- Exercise
Once you find the line with "body_size: -130", copy it and every line after it through the end of the entries below, exactly as written.

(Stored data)
- - -

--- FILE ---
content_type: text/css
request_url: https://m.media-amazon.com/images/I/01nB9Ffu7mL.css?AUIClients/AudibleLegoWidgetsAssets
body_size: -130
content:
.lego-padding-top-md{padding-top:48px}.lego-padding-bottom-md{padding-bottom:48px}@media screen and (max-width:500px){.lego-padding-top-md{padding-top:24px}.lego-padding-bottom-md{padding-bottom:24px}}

- - -

- Answer for this exercise
body_size: -130
content:
.lego-padding-top-md{padding-top:48px}.lego-padding-bottom-md{padding-bottom:48px}@media screen and (max-width:500px){.lego-padding-top-md{padding-top:24px}.lego-padding-bottom-md{padding-bottom:24px}}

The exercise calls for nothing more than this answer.